((

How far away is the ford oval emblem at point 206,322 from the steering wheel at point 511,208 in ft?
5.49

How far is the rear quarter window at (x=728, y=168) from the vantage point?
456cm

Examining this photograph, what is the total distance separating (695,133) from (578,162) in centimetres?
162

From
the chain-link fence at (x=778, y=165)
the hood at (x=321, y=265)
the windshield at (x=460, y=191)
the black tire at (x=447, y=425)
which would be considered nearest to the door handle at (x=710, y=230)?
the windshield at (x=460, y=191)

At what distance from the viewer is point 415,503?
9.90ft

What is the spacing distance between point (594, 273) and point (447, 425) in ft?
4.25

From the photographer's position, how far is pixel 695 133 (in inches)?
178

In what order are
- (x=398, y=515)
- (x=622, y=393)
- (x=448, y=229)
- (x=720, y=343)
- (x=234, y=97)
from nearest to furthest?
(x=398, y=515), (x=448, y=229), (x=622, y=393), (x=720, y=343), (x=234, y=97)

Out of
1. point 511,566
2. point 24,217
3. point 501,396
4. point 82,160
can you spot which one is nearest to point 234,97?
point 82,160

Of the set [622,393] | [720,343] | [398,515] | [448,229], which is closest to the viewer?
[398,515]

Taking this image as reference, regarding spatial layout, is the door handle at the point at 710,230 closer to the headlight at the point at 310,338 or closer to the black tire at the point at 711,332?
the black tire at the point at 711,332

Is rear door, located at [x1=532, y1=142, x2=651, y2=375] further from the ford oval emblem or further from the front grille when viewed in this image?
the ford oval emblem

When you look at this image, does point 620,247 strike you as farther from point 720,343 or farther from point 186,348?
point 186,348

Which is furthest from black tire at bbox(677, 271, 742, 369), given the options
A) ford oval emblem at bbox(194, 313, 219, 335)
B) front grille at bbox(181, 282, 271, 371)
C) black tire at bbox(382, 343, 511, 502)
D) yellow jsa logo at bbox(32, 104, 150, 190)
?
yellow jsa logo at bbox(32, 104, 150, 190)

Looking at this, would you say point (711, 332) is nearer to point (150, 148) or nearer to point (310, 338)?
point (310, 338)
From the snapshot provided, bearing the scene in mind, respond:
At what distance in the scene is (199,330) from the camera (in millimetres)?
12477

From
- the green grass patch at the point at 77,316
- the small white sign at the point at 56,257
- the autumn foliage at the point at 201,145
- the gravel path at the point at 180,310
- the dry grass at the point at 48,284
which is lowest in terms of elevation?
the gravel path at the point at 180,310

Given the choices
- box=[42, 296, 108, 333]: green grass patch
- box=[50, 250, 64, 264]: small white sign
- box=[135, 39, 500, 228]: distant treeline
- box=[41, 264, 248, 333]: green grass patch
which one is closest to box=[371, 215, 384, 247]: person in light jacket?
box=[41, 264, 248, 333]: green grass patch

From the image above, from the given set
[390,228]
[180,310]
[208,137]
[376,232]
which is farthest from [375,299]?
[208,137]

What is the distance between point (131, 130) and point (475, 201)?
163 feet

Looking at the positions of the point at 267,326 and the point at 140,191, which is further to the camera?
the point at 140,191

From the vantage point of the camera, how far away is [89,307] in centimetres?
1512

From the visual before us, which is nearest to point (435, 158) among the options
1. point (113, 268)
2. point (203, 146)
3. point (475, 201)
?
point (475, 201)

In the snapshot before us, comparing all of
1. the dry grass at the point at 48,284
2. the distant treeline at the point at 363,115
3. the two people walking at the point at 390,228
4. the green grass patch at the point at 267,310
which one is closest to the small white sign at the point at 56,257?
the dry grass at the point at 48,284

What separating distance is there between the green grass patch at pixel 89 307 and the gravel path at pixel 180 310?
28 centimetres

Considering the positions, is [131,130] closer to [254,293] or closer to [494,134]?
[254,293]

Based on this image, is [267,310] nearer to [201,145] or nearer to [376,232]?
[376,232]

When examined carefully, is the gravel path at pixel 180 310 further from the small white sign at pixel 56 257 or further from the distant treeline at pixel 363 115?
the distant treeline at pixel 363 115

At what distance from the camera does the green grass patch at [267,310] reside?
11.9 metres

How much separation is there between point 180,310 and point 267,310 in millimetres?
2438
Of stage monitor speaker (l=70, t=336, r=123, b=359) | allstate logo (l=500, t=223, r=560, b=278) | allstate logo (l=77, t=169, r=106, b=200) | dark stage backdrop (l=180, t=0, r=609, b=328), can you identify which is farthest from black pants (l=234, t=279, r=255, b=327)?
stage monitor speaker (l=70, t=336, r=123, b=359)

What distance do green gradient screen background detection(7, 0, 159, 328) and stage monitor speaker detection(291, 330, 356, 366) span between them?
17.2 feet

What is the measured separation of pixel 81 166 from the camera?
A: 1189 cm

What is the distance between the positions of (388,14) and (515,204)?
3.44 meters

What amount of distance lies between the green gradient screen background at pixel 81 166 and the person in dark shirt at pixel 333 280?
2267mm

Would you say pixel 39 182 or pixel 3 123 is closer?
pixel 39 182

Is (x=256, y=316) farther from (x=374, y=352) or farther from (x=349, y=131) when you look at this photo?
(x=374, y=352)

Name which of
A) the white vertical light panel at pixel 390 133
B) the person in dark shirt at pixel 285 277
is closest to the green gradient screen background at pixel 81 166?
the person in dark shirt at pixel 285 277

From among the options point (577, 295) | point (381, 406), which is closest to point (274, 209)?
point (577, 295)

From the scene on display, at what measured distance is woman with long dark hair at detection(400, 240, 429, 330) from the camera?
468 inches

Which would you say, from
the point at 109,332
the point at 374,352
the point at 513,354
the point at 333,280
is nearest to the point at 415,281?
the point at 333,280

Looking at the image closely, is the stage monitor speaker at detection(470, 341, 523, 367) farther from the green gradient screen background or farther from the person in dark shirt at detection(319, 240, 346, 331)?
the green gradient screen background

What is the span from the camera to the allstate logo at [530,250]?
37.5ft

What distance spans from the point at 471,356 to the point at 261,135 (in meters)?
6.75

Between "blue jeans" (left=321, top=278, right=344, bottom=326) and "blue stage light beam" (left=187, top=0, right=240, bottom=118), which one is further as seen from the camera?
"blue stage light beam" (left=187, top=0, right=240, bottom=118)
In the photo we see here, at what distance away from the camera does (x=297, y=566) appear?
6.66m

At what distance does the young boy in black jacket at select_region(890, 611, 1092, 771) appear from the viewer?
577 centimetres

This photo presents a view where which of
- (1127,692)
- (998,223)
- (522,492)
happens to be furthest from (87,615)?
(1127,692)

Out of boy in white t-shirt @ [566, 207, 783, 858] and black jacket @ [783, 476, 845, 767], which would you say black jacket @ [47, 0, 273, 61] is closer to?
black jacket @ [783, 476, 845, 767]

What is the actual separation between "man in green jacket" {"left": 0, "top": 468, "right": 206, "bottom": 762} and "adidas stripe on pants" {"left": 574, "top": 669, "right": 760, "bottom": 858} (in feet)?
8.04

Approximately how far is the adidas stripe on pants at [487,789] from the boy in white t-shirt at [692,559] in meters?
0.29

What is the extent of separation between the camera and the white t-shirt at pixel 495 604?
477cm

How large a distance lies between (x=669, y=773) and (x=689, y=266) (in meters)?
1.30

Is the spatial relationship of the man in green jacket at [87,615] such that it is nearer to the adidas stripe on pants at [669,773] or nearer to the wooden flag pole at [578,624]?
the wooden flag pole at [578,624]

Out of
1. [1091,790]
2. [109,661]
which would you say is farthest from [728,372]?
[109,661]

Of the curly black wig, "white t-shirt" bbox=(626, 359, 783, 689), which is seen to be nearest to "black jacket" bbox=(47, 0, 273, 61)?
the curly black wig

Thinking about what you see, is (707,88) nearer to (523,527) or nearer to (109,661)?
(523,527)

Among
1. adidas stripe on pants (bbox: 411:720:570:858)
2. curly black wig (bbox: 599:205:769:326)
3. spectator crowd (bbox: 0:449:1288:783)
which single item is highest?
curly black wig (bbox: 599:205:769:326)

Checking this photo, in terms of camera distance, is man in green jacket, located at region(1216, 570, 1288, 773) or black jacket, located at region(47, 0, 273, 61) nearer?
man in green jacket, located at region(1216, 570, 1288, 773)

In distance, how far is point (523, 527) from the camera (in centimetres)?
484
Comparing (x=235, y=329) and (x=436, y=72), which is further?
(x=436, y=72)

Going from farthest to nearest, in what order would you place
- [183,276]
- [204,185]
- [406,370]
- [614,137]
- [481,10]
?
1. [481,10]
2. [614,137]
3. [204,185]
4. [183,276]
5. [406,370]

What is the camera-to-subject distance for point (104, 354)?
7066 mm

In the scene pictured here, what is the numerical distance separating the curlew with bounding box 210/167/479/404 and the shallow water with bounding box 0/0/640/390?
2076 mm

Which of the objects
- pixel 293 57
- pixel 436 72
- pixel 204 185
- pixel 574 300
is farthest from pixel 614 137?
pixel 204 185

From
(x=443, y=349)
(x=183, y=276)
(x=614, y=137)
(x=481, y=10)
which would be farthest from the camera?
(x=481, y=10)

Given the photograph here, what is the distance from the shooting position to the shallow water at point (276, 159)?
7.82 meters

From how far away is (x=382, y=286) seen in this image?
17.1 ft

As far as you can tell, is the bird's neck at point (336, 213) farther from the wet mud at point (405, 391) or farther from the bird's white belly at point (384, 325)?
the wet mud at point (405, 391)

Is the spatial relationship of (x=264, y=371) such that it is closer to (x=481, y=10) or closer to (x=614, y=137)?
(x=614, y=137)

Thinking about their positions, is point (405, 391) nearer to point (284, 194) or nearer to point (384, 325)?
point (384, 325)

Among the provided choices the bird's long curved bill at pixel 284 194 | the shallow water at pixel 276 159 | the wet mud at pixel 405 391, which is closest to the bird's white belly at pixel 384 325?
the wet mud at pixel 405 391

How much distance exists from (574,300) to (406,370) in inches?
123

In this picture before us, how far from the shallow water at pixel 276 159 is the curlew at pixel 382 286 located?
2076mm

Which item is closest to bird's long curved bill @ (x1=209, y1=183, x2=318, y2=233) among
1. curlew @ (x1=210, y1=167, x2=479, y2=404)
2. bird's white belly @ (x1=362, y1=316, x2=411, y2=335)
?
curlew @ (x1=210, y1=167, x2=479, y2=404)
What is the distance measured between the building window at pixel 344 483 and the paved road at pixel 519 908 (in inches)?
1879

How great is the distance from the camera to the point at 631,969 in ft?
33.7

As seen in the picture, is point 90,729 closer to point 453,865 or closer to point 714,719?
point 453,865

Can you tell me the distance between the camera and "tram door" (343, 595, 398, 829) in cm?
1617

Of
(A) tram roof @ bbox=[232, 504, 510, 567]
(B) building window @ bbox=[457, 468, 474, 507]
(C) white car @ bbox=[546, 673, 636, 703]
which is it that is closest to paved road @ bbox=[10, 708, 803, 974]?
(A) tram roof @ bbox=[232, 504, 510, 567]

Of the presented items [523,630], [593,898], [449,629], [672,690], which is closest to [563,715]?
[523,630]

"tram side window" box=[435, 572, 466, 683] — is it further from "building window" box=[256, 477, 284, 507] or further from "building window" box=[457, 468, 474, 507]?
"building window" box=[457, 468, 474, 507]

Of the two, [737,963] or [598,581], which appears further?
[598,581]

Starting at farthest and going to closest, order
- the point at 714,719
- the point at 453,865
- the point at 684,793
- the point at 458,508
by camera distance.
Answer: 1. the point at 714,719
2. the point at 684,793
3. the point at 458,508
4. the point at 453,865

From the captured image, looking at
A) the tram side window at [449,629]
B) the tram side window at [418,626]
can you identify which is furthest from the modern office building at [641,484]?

))

Find every line in the listing above that contains the word "pole", and copy each of those lines.

Is the spatial relationship of the man in green jacket at [87,615] such that it is nearer to the adidas stripe on pants at [669,773] or nearer to the wooden flag pole at [578,624]?
the wooden flag pole at [578,624]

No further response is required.